Problems and tasks:
**A)** Repeat the stretch of the gin industry passage from "The WSTA recently" through "sector being male-dominated.", word for word.
**B)** In the gin industry passage, what share of UK gin production do Scotland's distilleries contribute?

Passage:
■ ■ ■ ■
The WSTA recently hosted a reception in the heart of Edinburgh at the Scottish Parliament. Kindly sponsored by Christina McKelvie, MSP, the event was a unique experience to learn about Scotland’s gin industry. Representing the Hamilton, Larkhall and Stonehouse constituency, Christina gives her thoughts on the industry’s contribution.

"The booming popularity of Gin has given the industry a real boost. The industry now has a renewed focus.  In Scotland we now host a whole load of distilleries that contribute 70% of UK gin production. These distilleries stretch from the lowlands all the way up to the Highlands and Islands, providing much needed support in rural communities as well as creating jobs. What’s more, a recent WSTA report showed that women make up 43% of the UK’s wine and spirit industry, meaning women are challenging the stereotype of the alcohol sector being male-dominated. 

Thanks to our whisky roots, Scotland has a long reputation of distilling, but gin represents a new opportunity to further develop our exporting power. I say new, but we’ve actually been producing gin in Scotland since the 1700s. The recent surge in popularity is just a testament to the quality and expertise we have here.
■ ■ ■ ■
Supplied information:
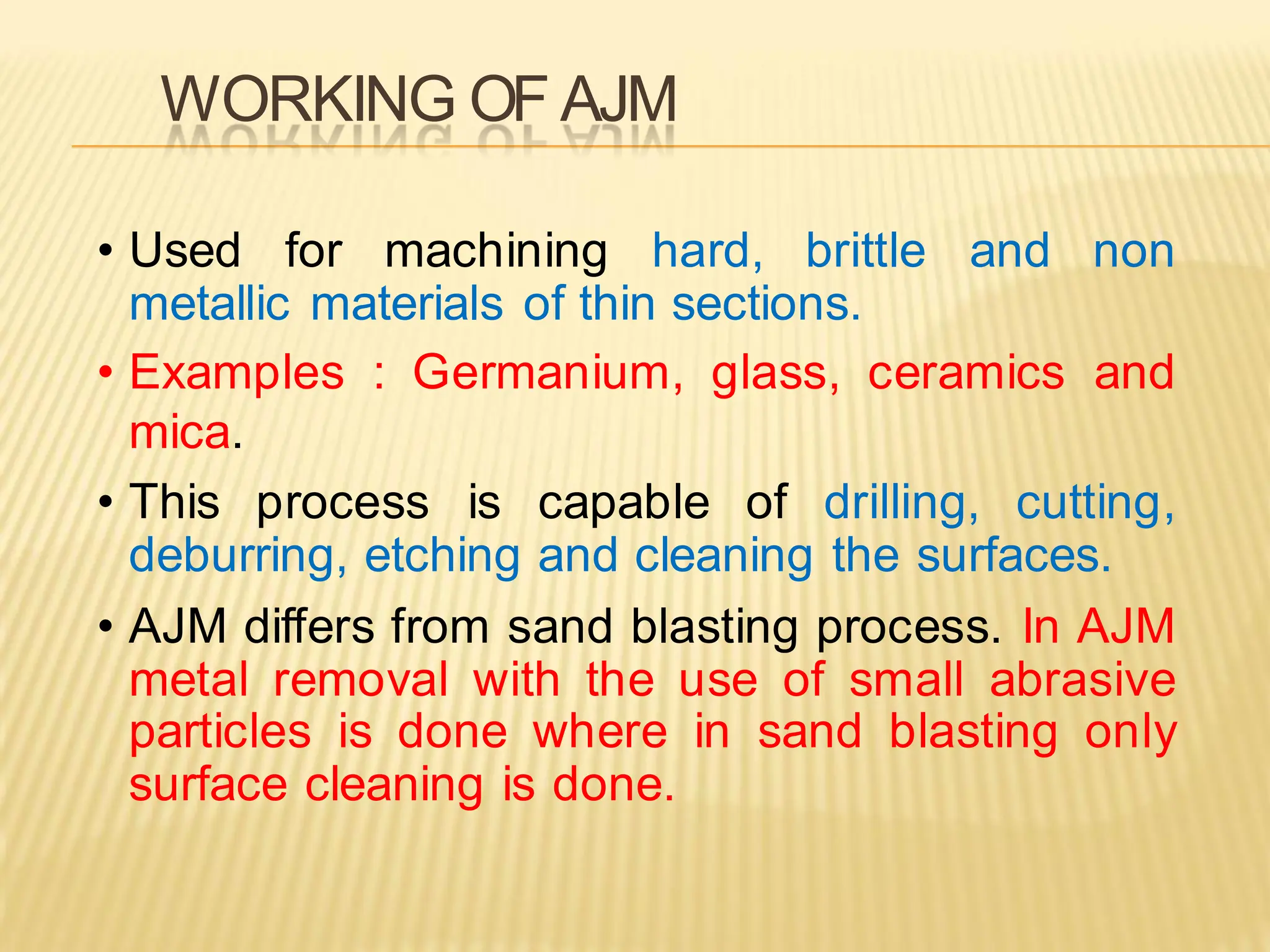 WORKING OF AJM

• Used for machining hard, brittle and non metallic materials of thin sections.

• Examples : Germanium, glass, ceramics and mica.

• This process is capable of drilling, cutting, deburring, etching and cleaning the surfaces.

• AJM differs from sand blasting process. In AJM metal removal with the use of small abrasive particles is done where in sand blasting only surface cleaning is done.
■ ■ ■ ■
Solved problems:
**A)**
The WSTA recently hosted a reception in the heart of Edinburgh at the Scottish Parliament. Kindly sponsored by Christina McKelvie, MSP, the event was a unique experience to learn about Scotland’s gin industry. Representing the Hamilton, Larkhall and Stonehouse constituency, Christina gives her thoughts on the industry’s contribution.

"The booming popularity of Gin has given the industry a real boost. The industry now has a renewed focus.  In Scotland we now host a whole load of distilleries that contribute 70% of UK gin production. These distilleries stretch from the lowlands all the way up to the Highlands and Islands, providing much needed support in rural communities as well as creating jobs. What’s more, a recent WSTA report showed that women make up 43% of the UK’s wine and spirit industry, meaning women are challenging the stereotype of the alcohol sector being male-dominated.

**B)** 70%